▶ Document:
#####
Simon Horman Nov. 8, 2024, 1:34 p.m. UTC | #3
On Tue, Nov 05, 2024 at 07:32:31AM +0800, Tuo Li wrote:
> Hi Simon,
> 
> Thanks for your reply! It is very helpful.
> Any further feedback will be appreciated.

Hi Tuo Li,

1. Please don't top-post on Linux mailing lists.
2. I think you need to do some careful analysis to understand
   if the condition you are concerned about can occur or not:
   can u_ctx ever be NULL in these code paths?
Markus Elfring Nov. 8, 2024, 3 p.m. UTC | #4
> Consider the following execution scenario:
>
>   chcr_ktls_cpl_act_open_rpl()   //641
>     u_ctx = adap->uld[CXGB4_ULD_KTLS].handle;   //686
>     if (u_ctx) {  //687
>     complete(&tx_info->completion);  //704
>
> The variable u_ctx is checked by an if statement at Line 687, which means
> it can be NULL. Then, complete() is called at Line 704, which will wake
> up wait_for_completion_xxx().
…

To which software revision would you like to refer here?

How does the presented information fit to a statement like the following?
https://elixir.bootlin.com/linux/v6.12-rc6/source/drivers/net/ethernet/chelsio/inline_crypto/ch_ktls/chcr_ktls.c#L442

	if (u_ctx && u_ctx->detach)
		goto out;


Would you eventually like to trace the control flow back any further
for the data structure member “handle”?

Regards,
Markus
Tuo Li Nov. 14, 2024, 10:30 a.m. UTC | #5
On 2024/11/8 21:34, Simon Horman wrote:
> On Tue, Nov 05, 2024 at 07:32:31AM +0800, Tuo Li wrote:
>> Hi Simon,
>>
>> Thanks for your reply! It is very helpful.
#####
▶ Dataset content:
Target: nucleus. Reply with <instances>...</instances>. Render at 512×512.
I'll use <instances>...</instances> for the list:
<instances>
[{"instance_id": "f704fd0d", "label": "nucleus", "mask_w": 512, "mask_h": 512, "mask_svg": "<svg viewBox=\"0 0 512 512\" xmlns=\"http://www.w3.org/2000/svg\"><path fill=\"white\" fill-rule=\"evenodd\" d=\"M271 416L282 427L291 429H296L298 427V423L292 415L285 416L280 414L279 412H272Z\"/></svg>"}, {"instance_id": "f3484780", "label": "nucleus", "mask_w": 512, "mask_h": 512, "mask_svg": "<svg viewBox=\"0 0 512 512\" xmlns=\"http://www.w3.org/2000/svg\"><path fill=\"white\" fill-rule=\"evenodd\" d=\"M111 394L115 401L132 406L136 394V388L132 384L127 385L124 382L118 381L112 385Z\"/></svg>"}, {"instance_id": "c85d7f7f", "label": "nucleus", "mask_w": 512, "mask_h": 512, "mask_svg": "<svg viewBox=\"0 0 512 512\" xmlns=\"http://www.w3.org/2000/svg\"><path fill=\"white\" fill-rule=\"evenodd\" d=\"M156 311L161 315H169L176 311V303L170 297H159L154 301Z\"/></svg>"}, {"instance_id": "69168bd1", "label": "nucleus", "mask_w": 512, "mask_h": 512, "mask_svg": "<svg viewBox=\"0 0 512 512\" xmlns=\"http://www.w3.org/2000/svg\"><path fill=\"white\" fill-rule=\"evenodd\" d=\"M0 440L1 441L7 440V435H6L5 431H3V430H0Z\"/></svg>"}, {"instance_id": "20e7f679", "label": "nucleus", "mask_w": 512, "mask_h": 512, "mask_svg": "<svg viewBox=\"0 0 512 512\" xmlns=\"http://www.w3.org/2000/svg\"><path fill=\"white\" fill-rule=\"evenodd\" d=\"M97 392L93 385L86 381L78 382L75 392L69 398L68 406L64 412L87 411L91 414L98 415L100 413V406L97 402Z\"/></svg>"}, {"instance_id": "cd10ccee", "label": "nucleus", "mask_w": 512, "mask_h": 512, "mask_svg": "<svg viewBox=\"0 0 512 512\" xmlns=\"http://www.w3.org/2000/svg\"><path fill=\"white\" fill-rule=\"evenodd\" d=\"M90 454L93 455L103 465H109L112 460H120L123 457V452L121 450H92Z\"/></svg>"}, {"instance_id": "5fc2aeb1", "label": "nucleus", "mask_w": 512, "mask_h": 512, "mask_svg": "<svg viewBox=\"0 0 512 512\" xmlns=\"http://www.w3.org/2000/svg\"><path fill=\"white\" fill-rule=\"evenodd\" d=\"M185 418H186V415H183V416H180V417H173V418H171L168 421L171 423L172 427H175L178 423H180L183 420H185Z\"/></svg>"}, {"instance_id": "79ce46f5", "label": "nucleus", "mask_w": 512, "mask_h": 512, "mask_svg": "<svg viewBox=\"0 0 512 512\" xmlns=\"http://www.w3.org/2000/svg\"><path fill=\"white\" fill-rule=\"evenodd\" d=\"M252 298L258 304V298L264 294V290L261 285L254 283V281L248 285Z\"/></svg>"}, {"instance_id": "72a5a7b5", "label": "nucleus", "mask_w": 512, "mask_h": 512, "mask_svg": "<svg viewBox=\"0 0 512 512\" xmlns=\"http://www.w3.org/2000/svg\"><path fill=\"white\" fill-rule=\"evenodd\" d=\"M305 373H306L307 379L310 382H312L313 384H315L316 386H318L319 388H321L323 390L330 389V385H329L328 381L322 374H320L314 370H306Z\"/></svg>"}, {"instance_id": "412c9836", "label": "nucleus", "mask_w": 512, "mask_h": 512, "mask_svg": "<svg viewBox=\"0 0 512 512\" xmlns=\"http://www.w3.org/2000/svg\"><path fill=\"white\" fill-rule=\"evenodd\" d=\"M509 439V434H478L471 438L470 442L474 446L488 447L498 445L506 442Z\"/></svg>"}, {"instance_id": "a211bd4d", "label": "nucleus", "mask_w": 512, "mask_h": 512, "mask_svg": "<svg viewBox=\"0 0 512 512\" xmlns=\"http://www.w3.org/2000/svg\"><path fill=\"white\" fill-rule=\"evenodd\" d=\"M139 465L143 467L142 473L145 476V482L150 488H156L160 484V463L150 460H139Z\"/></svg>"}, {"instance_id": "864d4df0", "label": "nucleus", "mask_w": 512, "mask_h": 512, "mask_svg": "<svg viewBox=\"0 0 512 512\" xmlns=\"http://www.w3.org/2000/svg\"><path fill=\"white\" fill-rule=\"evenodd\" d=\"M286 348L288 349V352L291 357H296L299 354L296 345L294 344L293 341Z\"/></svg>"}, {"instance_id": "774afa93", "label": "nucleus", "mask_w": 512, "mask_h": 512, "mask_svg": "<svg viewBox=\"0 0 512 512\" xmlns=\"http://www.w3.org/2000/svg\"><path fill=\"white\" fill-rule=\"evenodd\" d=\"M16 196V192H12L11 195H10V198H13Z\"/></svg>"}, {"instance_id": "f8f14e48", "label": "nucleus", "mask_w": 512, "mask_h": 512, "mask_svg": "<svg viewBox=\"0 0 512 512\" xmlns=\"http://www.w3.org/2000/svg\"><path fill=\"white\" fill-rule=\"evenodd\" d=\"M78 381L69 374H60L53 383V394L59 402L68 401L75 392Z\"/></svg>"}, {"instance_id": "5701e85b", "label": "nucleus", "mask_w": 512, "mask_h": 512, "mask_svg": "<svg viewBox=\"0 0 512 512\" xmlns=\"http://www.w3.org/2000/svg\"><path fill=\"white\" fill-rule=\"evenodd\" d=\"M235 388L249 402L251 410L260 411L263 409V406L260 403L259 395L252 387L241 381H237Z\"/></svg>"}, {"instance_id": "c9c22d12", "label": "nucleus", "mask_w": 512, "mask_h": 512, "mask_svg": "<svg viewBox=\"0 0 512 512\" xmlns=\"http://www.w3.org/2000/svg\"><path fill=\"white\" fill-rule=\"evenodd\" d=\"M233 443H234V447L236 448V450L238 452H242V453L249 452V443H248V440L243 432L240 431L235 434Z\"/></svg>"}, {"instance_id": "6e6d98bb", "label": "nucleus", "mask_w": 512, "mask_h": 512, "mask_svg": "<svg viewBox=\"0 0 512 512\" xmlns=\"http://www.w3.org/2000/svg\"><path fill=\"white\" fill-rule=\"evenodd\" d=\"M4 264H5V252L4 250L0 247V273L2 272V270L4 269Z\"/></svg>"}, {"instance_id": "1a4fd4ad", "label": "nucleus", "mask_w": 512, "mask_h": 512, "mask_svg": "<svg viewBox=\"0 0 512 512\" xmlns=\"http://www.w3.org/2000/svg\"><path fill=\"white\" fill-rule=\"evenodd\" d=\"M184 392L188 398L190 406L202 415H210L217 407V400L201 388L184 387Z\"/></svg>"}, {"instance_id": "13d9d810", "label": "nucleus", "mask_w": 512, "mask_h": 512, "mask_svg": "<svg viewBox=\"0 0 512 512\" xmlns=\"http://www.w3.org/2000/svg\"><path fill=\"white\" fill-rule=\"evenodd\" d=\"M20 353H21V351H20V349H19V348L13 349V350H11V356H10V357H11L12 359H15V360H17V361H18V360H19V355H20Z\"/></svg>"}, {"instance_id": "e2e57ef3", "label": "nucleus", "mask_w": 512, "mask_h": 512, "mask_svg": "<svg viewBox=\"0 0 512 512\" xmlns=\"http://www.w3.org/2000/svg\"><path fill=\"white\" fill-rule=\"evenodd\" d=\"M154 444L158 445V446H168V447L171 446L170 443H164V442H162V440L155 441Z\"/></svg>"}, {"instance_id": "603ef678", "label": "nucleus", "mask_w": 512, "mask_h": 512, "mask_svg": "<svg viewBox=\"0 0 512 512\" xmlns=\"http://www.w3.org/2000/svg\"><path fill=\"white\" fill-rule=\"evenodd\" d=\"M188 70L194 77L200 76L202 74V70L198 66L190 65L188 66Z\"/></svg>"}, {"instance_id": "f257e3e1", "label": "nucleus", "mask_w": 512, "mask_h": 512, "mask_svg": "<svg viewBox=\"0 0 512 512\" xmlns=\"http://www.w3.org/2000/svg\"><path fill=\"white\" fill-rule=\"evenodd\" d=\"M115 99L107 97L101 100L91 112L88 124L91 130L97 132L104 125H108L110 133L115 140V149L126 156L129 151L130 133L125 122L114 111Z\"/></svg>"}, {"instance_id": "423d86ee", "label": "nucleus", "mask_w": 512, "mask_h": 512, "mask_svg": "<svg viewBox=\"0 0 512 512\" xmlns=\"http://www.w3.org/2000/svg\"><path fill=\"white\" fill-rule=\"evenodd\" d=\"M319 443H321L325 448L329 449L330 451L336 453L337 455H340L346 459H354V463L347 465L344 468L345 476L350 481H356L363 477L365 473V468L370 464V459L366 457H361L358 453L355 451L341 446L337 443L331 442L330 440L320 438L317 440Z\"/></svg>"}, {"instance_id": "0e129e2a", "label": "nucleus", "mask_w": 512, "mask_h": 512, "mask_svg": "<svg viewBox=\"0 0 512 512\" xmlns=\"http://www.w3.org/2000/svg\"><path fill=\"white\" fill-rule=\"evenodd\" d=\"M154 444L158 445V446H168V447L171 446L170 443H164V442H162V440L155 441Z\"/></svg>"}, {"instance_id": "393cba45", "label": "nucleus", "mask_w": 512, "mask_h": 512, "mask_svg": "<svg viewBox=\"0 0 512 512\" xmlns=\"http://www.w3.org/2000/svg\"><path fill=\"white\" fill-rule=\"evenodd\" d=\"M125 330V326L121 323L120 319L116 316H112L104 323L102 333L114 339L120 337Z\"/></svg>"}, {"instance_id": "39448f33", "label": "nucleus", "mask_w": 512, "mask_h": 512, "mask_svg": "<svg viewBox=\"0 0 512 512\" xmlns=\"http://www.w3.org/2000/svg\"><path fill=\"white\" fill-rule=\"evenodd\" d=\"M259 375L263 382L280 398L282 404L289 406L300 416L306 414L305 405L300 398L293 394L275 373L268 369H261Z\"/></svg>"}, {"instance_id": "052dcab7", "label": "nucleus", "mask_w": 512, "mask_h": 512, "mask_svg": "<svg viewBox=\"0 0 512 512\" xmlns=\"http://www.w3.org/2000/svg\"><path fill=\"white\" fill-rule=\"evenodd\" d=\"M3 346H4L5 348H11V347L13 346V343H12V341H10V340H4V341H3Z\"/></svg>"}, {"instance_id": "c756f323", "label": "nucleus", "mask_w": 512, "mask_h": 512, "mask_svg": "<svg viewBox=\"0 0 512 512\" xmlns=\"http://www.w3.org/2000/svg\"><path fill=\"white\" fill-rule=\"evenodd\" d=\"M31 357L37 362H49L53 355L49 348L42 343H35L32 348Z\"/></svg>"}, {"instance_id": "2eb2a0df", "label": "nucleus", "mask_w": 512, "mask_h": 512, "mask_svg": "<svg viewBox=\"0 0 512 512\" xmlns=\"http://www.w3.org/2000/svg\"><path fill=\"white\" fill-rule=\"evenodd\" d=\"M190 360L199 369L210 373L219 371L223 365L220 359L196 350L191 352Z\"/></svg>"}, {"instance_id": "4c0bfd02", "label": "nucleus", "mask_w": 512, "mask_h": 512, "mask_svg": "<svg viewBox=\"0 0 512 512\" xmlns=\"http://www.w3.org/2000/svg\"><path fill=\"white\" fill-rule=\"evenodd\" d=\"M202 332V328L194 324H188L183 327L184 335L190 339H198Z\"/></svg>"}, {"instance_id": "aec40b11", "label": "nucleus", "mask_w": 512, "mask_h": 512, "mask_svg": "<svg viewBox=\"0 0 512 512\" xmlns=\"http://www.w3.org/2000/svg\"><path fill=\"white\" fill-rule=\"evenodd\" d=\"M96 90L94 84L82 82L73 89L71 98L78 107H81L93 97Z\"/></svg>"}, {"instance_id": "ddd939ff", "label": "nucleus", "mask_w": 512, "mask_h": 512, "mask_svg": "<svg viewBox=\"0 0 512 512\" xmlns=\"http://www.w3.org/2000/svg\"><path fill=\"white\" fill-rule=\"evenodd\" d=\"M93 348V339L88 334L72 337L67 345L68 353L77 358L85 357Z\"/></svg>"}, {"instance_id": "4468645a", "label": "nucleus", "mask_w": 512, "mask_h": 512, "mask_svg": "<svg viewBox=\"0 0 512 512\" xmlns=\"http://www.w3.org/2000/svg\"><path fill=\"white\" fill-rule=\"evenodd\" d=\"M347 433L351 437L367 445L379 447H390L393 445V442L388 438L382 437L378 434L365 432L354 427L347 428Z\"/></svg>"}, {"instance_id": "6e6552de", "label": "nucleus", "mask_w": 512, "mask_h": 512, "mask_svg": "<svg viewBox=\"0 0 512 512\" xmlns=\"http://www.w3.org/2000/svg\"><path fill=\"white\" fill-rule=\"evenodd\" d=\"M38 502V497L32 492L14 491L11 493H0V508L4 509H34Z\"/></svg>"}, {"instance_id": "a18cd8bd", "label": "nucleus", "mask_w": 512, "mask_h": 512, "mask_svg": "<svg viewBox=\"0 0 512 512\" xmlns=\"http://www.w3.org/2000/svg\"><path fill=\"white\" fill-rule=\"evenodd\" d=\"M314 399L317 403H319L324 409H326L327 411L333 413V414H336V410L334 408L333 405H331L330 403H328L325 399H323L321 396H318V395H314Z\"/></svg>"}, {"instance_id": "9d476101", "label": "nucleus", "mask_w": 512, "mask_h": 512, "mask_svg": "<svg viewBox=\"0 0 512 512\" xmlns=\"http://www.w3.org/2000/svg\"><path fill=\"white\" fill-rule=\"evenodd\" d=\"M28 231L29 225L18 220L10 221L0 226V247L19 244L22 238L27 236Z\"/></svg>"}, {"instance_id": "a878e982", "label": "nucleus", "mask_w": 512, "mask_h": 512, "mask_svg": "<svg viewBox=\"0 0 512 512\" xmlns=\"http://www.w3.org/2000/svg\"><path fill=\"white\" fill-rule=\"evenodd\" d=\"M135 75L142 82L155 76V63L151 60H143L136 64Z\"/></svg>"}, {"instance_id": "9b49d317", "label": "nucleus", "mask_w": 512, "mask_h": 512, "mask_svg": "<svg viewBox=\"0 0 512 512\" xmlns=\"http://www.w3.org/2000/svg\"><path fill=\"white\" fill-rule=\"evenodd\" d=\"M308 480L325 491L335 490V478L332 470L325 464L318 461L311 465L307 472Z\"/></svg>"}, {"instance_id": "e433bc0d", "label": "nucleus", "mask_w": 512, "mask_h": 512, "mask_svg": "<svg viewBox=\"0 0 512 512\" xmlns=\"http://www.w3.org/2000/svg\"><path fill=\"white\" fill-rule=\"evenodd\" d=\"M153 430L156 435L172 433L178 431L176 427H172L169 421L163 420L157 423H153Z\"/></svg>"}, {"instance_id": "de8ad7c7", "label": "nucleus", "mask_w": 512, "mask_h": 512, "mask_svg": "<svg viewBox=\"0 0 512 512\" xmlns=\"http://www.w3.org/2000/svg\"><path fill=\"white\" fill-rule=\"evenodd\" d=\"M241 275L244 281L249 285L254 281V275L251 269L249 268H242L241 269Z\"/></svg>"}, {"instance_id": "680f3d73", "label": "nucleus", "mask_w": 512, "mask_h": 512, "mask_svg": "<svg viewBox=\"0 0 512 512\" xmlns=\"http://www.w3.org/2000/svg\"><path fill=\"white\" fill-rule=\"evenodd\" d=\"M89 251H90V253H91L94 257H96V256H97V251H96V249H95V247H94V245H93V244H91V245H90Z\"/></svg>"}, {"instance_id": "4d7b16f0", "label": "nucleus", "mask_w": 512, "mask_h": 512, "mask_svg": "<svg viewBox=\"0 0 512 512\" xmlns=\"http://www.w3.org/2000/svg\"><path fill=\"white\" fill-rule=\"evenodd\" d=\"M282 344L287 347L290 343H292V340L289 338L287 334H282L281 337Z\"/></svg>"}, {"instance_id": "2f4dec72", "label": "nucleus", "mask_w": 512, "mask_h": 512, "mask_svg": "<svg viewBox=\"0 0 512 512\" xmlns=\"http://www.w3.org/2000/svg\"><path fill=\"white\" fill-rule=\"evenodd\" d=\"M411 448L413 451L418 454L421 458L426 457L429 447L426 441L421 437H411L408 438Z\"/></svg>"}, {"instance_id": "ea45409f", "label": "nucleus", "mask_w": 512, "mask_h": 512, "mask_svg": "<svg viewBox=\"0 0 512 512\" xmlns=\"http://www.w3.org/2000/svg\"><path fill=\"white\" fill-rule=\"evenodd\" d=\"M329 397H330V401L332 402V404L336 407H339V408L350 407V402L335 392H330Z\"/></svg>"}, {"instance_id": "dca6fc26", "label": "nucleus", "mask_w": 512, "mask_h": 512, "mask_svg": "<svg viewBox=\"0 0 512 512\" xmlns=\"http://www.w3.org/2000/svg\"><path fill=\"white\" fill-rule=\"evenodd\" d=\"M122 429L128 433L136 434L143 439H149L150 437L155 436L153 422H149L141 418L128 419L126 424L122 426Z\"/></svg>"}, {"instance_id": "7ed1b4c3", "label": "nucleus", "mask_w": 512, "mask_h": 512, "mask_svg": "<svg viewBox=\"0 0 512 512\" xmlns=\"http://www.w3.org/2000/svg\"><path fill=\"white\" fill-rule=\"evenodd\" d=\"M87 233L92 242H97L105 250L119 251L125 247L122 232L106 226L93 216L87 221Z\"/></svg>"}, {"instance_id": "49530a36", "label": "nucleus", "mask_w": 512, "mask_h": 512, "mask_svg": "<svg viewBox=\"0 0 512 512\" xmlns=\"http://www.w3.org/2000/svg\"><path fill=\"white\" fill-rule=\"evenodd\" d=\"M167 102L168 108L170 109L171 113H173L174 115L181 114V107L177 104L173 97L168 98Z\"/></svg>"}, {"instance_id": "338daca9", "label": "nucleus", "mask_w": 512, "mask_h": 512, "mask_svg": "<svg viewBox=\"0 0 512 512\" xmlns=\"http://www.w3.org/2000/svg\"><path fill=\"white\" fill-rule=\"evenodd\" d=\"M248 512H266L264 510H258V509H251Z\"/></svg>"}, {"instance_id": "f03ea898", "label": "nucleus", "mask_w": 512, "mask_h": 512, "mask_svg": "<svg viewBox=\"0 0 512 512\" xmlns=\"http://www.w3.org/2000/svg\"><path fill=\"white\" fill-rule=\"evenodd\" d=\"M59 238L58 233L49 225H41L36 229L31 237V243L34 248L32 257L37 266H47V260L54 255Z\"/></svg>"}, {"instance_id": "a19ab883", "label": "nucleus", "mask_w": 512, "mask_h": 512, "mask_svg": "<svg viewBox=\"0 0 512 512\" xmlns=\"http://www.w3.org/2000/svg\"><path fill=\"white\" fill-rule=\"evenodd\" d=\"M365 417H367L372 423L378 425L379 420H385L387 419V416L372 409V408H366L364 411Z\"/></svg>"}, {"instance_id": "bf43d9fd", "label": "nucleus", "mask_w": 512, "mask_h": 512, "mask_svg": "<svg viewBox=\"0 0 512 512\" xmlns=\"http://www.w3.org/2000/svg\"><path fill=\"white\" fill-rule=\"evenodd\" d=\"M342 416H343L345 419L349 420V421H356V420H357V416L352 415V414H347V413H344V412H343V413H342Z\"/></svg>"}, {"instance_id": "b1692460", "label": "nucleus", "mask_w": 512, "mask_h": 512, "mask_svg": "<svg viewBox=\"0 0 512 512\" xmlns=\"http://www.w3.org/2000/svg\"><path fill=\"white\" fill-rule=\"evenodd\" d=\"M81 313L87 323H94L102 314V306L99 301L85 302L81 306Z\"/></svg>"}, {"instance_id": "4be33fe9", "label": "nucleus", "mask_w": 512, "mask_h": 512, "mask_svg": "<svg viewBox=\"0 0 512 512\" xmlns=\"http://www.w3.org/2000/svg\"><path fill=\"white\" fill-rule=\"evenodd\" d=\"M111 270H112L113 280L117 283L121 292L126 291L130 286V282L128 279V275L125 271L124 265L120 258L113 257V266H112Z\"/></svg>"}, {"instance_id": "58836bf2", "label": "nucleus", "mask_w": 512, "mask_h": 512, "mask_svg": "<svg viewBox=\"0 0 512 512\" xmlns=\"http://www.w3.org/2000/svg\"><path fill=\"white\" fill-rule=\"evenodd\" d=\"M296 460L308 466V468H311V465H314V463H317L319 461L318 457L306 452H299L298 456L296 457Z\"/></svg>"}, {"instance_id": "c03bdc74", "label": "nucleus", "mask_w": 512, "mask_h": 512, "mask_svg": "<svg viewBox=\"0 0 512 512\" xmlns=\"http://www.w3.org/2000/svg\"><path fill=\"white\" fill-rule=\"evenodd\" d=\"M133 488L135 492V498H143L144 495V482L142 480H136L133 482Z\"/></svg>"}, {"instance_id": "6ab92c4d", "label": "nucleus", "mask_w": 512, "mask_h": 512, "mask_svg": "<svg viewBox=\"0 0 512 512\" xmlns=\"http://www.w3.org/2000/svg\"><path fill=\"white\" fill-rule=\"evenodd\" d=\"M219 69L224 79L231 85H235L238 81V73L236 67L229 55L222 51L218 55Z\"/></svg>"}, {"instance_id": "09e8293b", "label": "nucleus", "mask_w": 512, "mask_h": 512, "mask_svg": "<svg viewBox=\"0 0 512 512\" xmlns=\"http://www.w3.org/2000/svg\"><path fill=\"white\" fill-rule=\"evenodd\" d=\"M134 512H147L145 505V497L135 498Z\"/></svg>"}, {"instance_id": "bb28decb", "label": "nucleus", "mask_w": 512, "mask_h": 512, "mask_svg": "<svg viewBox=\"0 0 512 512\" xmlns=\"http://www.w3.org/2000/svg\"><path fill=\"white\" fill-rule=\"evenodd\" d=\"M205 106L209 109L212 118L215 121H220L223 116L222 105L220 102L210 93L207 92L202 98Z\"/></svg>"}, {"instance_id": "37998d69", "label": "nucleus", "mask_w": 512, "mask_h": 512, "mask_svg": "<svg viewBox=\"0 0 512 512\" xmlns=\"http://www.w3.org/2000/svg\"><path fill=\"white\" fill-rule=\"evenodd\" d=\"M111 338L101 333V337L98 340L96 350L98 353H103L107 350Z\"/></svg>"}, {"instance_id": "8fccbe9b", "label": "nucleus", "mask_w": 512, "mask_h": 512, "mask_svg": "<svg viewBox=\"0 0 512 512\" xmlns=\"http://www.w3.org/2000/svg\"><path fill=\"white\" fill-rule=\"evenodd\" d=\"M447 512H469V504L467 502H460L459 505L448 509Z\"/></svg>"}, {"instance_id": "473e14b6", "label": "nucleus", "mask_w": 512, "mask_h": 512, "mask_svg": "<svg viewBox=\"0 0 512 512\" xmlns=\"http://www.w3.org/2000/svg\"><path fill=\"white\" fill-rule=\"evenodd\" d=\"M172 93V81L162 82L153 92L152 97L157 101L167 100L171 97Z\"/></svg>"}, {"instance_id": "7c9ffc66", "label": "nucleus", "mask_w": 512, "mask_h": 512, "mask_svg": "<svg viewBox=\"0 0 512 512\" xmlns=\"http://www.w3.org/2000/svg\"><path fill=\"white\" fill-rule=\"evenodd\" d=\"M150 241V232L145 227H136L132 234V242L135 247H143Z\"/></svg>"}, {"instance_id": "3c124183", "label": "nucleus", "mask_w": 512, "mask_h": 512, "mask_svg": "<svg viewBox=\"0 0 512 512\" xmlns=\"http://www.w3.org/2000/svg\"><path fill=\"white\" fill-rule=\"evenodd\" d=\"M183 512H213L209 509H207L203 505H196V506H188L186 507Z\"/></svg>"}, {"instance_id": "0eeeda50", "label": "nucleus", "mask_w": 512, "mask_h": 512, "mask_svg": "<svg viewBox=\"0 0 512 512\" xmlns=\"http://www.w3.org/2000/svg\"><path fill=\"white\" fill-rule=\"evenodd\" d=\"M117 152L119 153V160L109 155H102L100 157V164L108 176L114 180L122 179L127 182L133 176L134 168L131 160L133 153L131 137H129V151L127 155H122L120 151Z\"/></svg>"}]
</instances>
#####
▶ Exercise set:
a – In the mailing list thread, what does Simon Horman ask Tuo Li not to do on Linux mailing lists?
b – State how many lines of the records contain the string "instances".

▶ Exercise solutions:
a – Top-post.

b – 4